Te rappelles-tu de ta première capture de carpes ?
Évidemment que je me souviens de ma première capture de carpes, aux méthodes anglaises. Je peux même te donner la date et l'heure. Le 11 juin 1986 à 18h45, une miroir de 11 kg sur une grande gravière près de chez moi.
Depuis quand pêches-tu à deux cannes ?
Je pêche uniquement à deux cannes depuis la saison 2007 et pour rien au monde je reviendrai à pêcher à trois voire quatre cannes même si la législation me l’autorise… Quant à l’utilisation d’un bateau, amorceur ou pas, c’est contraire à mes principes et je n’y dérogerai pour rien au monde. J’ai un bateau évidemment pour me déplacer sur les grandes étendues d’eau mais ça s’arrête là.
Si tu es d’accord on peut dire que tu as un style très anglais : pourquoi ?
Lorsque j’ai débuté en 1986, il n’y avait que les Anglais pour m’indiquer la marche à suivre puisqu’ils étaient à l’origine et les précurseurs de ces nouvelles méthodes de pêche et surtout et avant tout d’un état d’esprit. Par la suite, je n’ai été sponsorisé que par des marques anglaises donc oui je peux affirmer que j’ai un style anglais dans l’attitude et l’état d’esprit. Je me suis encore plus rapproché des Anglais lorsque j’ai développé la pêche en finesse.

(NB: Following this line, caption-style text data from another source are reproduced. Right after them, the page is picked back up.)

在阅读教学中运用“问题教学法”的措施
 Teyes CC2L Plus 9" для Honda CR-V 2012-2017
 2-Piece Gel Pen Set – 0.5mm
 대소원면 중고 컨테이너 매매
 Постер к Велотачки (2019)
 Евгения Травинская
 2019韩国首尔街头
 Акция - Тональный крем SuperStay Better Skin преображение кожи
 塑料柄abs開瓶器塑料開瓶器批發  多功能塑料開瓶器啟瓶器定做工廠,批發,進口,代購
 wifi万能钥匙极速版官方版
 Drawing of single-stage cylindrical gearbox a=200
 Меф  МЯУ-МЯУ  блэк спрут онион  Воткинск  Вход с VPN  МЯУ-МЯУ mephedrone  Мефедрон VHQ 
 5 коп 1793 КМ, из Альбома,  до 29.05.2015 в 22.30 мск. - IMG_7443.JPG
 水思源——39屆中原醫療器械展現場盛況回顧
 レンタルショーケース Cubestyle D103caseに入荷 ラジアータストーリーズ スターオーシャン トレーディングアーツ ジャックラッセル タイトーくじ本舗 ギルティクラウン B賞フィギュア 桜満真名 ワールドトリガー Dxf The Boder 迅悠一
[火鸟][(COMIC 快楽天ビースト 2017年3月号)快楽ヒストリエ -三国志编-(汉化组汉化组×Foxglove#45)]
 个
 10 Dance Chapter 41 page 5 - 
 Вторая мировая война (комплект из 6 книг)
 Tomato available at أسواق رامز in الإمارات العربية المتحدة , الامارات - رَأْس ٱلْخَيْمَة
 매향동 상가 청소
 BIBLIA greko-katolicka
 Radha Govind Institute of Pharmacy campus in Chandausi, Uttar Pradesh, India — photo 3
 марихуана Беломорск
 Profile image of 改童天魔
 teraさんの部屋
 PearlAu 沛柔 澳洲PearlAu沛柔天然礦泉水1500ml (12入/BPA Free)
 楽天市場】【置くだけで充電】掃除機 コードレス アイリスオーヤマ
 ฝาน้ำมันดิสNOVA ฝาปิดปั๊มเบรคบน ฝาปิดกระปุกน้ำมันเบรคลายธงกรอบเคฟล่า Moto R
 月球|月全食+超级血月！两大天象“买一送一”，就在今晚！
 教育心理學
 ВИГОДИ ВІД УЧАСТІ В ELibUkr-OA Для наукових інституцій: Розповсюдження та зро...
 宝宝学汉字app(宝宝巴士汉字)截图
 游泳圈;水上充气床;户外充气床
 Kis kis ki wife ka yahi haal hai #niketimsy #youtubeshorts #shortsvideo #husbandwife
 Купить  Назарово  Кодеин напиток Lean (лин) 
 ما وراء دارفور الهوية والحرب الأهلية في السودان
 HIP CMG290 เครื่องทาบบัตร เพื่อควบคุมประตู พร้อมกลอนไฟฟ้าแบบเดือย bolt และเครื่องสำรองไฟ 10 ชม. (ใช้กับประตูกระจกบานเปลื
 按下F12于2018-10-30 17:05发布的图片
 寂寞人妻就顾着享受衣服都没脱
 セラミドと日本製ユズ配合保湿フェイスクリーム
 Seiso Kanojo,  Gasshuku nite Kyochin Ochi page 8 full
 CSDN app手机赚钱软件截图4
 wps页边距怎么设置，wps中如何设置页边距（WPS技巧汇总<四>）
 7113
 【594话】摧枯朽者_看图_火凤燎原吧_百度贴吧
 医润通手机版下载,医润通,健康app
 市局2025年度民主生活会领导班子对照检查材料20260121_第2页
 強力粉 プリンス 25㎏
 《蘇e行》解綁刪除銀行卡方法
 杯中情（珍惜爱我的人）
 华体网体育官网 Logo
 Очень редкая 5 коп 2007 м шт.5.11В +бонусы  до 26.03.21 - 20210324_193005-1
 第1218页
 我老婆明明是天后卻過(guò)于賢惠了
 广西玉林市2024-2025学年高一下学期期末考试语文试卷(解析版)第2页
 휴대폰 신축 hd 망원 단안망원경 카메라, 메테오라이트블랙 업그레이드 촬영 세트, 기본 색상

Un message pour les jeunes ?
Ne soyez pas prêt à faire n’importe quoi au bord de l’eau pour vous faire remarquer par un éventuel sponsor, ayez une attitude irréprochable envers les poissons et les autres pêcheurs, faites selon vos ressentis et vos convictions… et surtout et avant tout, prenez du plaisir à être au bord de l’eau sans pour autant tout sacrifier, que ce soit votre vie professionnelle, sentimentale ou familiale.